— start Provided records —

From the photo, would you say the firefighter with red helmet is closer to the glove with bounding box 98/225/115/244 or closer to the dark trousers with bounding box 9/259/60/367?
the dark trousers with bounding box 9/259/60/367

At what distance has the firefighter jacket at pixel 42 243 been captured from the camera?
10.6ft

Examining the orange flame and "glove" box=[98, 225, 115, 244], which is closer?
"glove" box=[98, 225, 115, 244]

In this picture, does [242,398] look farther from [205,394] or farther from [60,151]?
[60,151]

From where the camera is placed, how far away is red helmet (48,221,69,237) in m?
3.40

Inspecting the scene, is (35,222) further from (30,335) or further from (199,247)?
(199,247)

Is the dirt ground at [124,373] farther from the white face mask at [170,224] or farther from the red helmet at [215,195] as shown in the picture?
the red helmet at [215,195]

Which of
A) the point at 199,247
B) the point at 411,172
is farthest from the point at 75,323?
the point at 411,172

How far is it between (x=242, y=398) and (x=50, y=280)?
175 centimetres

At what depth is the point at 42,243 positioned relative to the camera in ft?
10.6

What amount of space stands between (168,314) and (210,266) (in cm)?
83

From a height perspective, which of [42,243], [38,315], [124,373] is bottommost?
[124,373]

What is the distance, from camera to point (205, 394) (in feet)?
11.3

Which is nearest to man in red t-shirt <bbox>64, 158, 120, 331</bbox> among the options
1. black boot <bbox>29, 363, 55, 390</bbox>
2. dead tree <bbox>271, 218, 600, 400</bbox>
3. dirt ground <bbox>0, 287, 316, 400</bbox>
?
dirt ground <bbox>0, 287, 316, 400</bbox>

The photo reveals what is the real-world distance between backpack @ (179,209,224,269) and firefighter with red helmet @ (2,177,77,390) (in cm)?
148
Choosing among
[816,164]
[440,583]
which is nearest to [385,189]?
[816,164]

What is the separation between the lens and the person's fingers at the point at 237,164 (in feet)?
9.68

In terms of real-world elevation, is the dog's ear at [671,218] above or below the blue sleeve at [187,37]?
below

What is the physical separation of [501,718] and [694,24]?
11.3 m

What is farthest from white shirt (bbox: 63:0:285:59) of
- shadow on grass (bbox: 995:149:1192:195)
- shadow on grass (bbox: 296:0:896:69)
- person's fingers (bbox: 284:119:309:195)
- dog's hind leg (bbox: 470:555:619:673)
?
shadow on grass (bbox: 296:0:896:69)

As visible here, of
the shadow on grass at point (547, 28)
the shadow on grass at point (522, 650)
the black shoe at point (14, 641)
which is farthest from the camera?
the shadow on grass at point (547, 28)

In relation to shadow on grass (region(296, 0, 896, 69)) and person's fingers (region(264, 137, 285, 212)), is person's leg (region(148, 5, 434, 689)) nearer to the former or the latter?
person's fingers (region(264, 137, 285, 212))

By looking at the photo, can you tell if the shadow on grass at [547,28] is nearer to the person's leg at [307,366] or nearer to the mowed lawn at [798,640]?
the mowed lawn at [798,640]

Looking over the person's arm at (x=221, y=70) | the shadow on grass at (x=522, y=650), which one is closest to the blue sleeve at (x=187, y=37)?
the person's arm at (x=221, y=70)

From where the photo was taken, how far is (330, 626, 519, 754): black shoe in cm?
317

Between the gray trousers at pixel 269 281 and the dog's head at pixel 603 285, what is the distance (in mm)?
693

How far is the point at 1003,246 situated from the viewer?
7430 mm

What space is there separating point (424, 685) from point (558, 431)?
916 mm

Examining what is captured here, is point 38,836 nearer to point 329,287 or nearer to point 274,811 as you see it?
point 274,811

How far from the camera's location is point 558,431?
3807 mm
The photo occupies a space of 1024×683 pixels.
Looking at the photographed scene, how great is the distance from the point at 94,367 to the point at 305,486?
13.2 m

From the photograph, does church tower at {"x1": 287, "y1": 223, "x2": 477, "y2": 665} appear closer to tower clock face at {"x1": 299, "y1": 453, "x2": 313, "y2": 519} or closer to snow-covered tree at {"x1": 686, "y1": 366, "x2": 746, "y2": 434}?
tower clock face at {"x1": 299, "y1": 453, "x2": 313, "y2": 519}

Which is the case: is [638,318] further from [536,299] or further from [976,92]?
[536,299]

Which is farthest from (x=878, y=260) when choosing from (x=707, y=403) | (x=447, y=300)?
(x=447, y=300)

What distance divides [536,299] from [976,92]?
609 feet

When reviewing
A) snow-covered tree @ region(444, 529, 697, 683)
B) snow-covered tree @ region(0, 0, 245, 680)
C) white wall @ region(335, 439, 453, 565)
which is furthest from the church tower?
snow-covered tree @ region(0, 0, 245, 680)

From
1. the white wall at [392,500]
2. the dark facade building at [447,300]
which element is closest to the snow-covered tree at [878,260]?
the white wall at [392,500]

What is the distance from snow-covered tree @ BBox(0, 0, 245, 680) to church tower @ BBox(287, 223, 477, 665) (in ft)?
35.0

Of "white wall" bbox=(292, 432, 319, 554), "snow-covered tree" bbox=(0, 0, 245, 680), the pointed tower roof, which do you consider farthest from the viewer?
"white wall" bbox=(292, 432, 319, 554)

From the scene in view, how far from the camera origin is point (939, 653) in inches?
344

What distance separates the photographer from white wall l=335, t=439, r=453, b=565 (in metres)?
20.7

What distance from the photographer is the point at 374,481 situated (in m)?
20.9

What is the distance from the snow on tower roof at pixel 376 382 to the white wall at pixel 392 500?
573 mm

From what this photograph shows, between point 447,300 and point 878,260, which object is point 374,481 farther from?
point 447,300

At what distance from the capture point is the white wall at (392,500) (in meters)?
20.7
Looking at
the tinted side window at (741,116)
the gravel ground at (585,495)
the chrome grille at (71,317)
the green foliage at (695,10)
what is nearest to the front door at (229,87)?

— end Provided records —

→ **Task goal**
Copy every line of the material, please, keeping it exactly the same.

→ **Answer below**
From the photo, would you say the firefighter with red helmet is closer to the glove with bounding box 98/225/115/244 or closer to the dark trousers with bounding box 9/259/60/367?
the dark trousers with bounding box 9/259/60/367

At what distance has the firefighter jacket at pixel 42 243 been captured from the camera?
10.6ft

Examining the orange flame and "glove" box=[98, 225, 115, 244], which is closer?
"glove" box=[98, 225, 115, 244]

In this picture, does [242,398] look farther from [205,394] or farther from [60,151]?
[60,151]

From where the camera is placed, how far away is red helmet (48,221,69,237) in m?
3.40

Inspecting the scene, is (35,222) further from (30,335) or further from (199,247)?
(199,247)

Is the dirt ground at [124,373] farther from the white face mask at [170,224] or farther from the red helmet at [215,195] as shown in the picture?
the red helmet at [215,195]

Which of
A) the point at 199,247
B) the point at 411,172
is farthest from the point at 75,323?
the point at 411,172

How far is it between (x=242, y=398) and (x=50, y=280)?
175 centimetres

At what depth is the point at 42,243 positioned relative to the camera in ft?
10.6

What amount of space stands between (168,314) and (210,266) (in cm)?
83

From a height perspective, which of [42,243], [38,315], [124,373] is bottommost?
[124,373]

What is the distance, from camera to point (205, 394) (in feet)?
11.3

Which is nearest to man in red t-shirt <bbox>64, 158, 120, 331</bbox> among the options
1. black boot <bbox>29, 363, 55, 390</bbox>
2. dead tree <bbox>271, 218, 600, 400</bbox>
3. dirt ground <bbox>0, 287, 316, 400</bbox>
?
dirt ground <bbox>0, 287, 316, 400</bbox>

The photo reveals what is the real-world distance between backpack @ (179,209,224,269) and firefighter with red helmet @ (2,177,77,390) (in cm)?
148
Choosing among
[816,164]
[440,583]
which is nearest to [385,189]?
[816,164]

What is the separation between the lens and the person's fingers at the point at 237,164 (in feet)?
9.68

In terms of real-world elevation, is the dog's ear at [671,218] above or below the blue sleeve at [187,37]?
below

What is the physical separation of [501,718] and [694,24]?
11.3 m

What is farthest from white shirt (bbox: 63:0:285:59) of
- shadow on grass (bbox: 995:149:1192:195)
- shadow on grass (bbox: 296:0:896:69)
- person's fingers (bbox: 284:119:309:195)
- dog's hind leg (bbox: 470:555:619:673)
?
shadow on grass (bbox: 296:0:896:69)

As visible here, of
the shadow on grass at point (547, 28)
the shadow on grass at point (522, 650)
the black shoe at point (14, 641)
which is farthest from the camera?
the shadow on grass at point (547, 28)

In relation to shadow on grass (region(296, 0, 896, 69)) and person's fingers (region(264, 137, 285, 212)), is person's leg (region(148, 5, 434, 689)) nearer to the former or the latter?
person's fingers (region(264, 137, 285, 212))

By looking at the photo, can you tell if the shadow on grass at [547,28] is nearer to the person's leg at [307,366] or nearer to the mowed lawn at [798,640]?
the mowed lawn at [798,640]

Looking over the person's arm at (x=221, y=70) | the shadow on grass at (x=522, y=650), which one is closest to the blue sleeve at (x=187, y=37)?
the person's arm at (x=221, y=70)

From where the photo was taken, how far is (330, 626, 519, 754): black shoe in cm?
317

Between the gray trousers at pixel 269 281 and the dog's head at pixel 603 285, what is the distance (in mm)?
693

How far is the point at 1003,246 situated from the viewer?
7430 mm

What space is there separating point (424, 685) from point (558, 431)?
916 mm

Examining what is captured here, is point 38,836 nearer to point 329,287 or nearer to point 274,811 as you see it?
point 274,811

How far from the camera's location is point 558,431?
3807 mm
The photo occupies a space of 1024×683 pixels.
Looking at the photographed scene, how great is the distance from the point at 94,367 to the point at 305,486?
13.2 m

From the photograph, does church tower at {"x1": 287, "y1": 223, "x2": 477, "y2": 665} appear closer to tower clock face at {"x1": 299, "y1": 453, "x2": 313, "y2": 519} or closer to snow-covered tree at {"x1": 686, "y1": 366, "x2": 746, "y2": 434}?
tower clock face at {"x1": 299, "y1": 453, "x2": 313, "y2": 519}

Which is the case: is [638,318] further from [536,299] or further from [976,92]?
[536,299]

Which is farthest from (x=878, y=260) when choosing from (x=707, y=403) | (x=447, y=300)?
(x=447, y=300)

What distance divides [536,299] from [976,92]?
609 feet

When reviewing
A) snow-covered tree @ region(444, 529, 697, 683)
B) snow-covered tree @ region(0, 0, 245, 680)
C) white wall @ region(335, 439, 453, 565)
which is furthest from the church tower?
snow-covered tree @ region(0, 0, 245, 680)

From
1. the white wall at [392,500]
2. the dark facade building at [447,300]
which element is closest to the snow-covered tree at [878,260]?
the white wall at [392,500]

What is the distance from snow-covered tree @ BBox(0, 0, 245, 680) to church tower @ BBox(287, 223, 477, 665) (in ft)?
35.0

Of "white wall" bbox=(292, 432, 319, 554), "snow-covered tree" bbox=(0, 0, 245, 680), the pointed tower roof, which do you consider farthest from the viewer?
"white wall" bbox=(292, 432, 319, 554)

From the scene in view, how far from the camera origin is point (939, 653) in inches?
344

What distance separates the photographer from white wall l=335, t=439, r=453, b=565 (in metres)?
20.7

What distance from the photographer is the point at 374,481 situated (in m)?
20.9

What is the distance from the snow on tower roof at pixel 376 382 to the white wall at pixel 392 500?
573 mm

From what this photograph shows, between point 447,300 and point 878,260, which object is point 374,481 farther from?
point 447,300

At what distance from the capture point is the white wall at (392,500) (in meters)?
20.7
Looking at
the tinted side window at (741,116)
the gravel ground at (585,495)
the chrome grille at (71,317)
the green foliage at (695,10)
what is nearest to the front door at (229,87)?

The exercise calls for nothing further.